Toquinho, illustre guitariste et chanteur brésilien, se produit à Paris, à la Cigale, dimanche 6 octobre. Avec Vinicíus de Moraes, Chico Buarque ou encore Jorge Ben, il a cosigné de nombreux joyaux de la musique populaire brésilienne. En voici une petite sélection.

Article rédigé par Annie Yanbekian
France Télévisions - Rédaction Culture
Publié Mis à jour
Temps de lecture : 12min
Le chanteur et guitariste brésilien Toquinho en concert le 25 juillet 2019 à Carthagène, en Espagne, au festival La Mar de Músicas (MARCIAL GUILLEN / EFE / MaxPPP)

La carrière de Toquinho, entamée il y a plus d'un demi-siècle, est marquée par de nombreux partenariats musicaux. On se souvient surtout de sa grande histoire d'amitié avec Vinícius de Moraes, interrompue par la mort du poète en 1980. Avant cette rencontre majeure, le guitariste, chanteur et compositeur natif de São Paulo avait enregistré sa première chanson avec Chico Buarque et connu son premier succès avec Jorge Ben. À partir des années 80, Toquinho, de son vrai nom Antonio Pecci Filho, a poursuivi sa carrière en solo, enregistré des disques pour enfants, signé l'adaptation brésilienne de la comédie musicale Cats... Ces dernières années, le musicien, qui a rasé sa célèbre moustache, a entamé une collaboration avec la violoncelliste Ophélie Gaillard. Un disque en duo sort en novembre. La musicienne française, qui s'est déjà produite sur scène avec lui, participe au concert que Toquinho donne à la Cigale, à Paris, dimanche 6 octobre, avec le pianiste Gabriel Sivak. En attendant, voici une sélection de compositions du guitariste...


1Tarde em Itapoã (paroles de Vinícius de Moraes) - 1971

Probablement la plus célèbre composition de Toquinho, sur un texte de Vinícius de Moraes. En 1970, le guitariste de 24 ans entame une collaboration avec le poète, diplomate et parolier de la bossa nova. Pas encore complètement convaincu par le jeune homme avec lequel il vient d'écrire deux ou trois chansons, Vinícius écrit un texte, Tarde em Itapoã, sur la douceur d'un après-midi dans ce quartier de Salvador de Bahia. Il envisage d'en confier la musique au chanteur et compositeur Dorival Caymmi d'origine bahianaise. Sans prévenir son illustre aîné, Toquinho subtilise les paroles dactylographiées et compose en quelques jours une musique qui ne nécessite pas de changer le moindre mot, la moindre virgule. Quand il présente la chanson à Vinícius, ce dernier renonce à contacter Caymmi... Après son partenariat doré avec Tom Jobim, il s'est trouvé son nouveau frère de musique. La chanson figurera l'année suivante dans un album studio du tandem, Como dizia o poeta... (1971) enregistré avec la chanteuse Marília Medalha. La vidéo ci-dessus en présente peut-être la plus belle version filmée :Toquinho l'interprète avec un illustre Bahianais, Gilberto Gil.

DONNÉES FOURNIES:

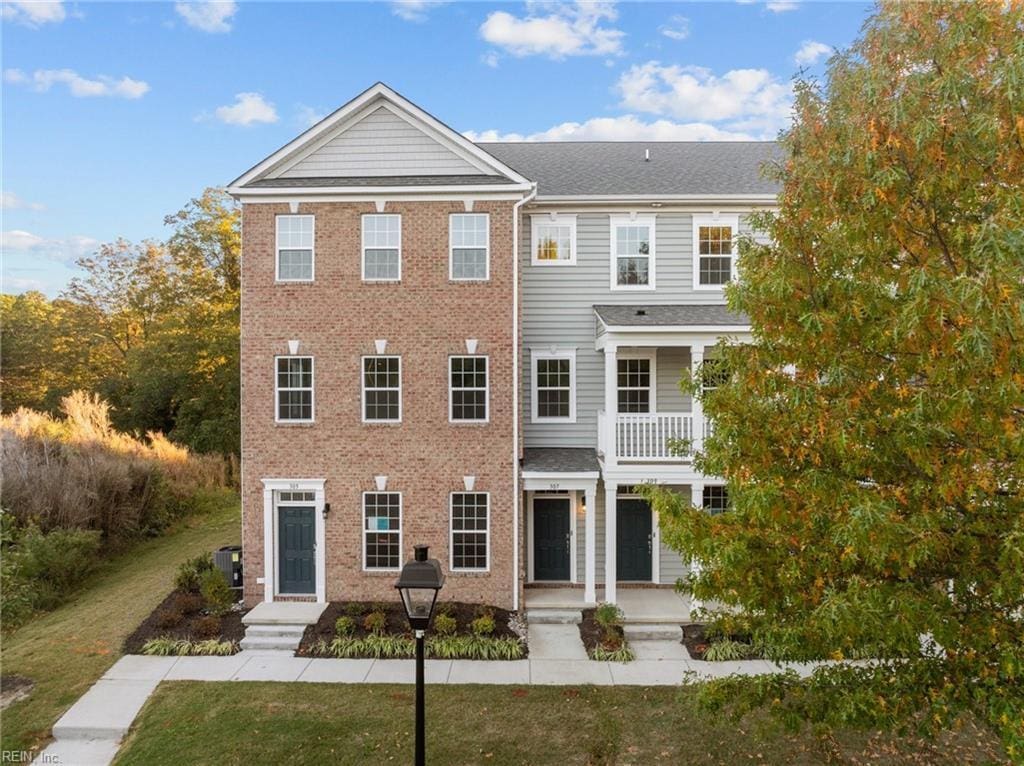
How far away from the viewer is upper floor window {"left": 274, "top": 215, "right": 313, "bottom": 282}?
12984 millimetres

CONSIGNE 1: D'après le texte sur Toquinho, pourquoi Vinícius de Moraes songe-t-il d'abord à confier la musique de « Tarde em Itapoã » à Dorival Caymmi ? Répondez en une à trois phrases.
CONSIGNE 2: Citez tout le passage du texte sur Toquinho, depuis « Article rédigé par » jusqu'à « EFE / MaxPPP) ».

RÉPONSE RÉDIGÉE 1: Vinícius de Moraes n'est pas encore complètement convaincu par le jeune Toquinho. Il n'a alors écrit que deux ou trois chansons avec lui.

RÉPONSE RÉDIGÉE 2:
Article rédigé par Annie Yanbekian
France Télévisions - Rédaction Culture
Publié Mis à jour
Temps de lecture : 12min
Le chanteur et guitariste brésilien Toquinho en concert le 25 juillet 2019 à Carthagène, en Espagne, au festival La Mar de Músicas (MARCIAL GUILLEN / EFE / MaxPPP)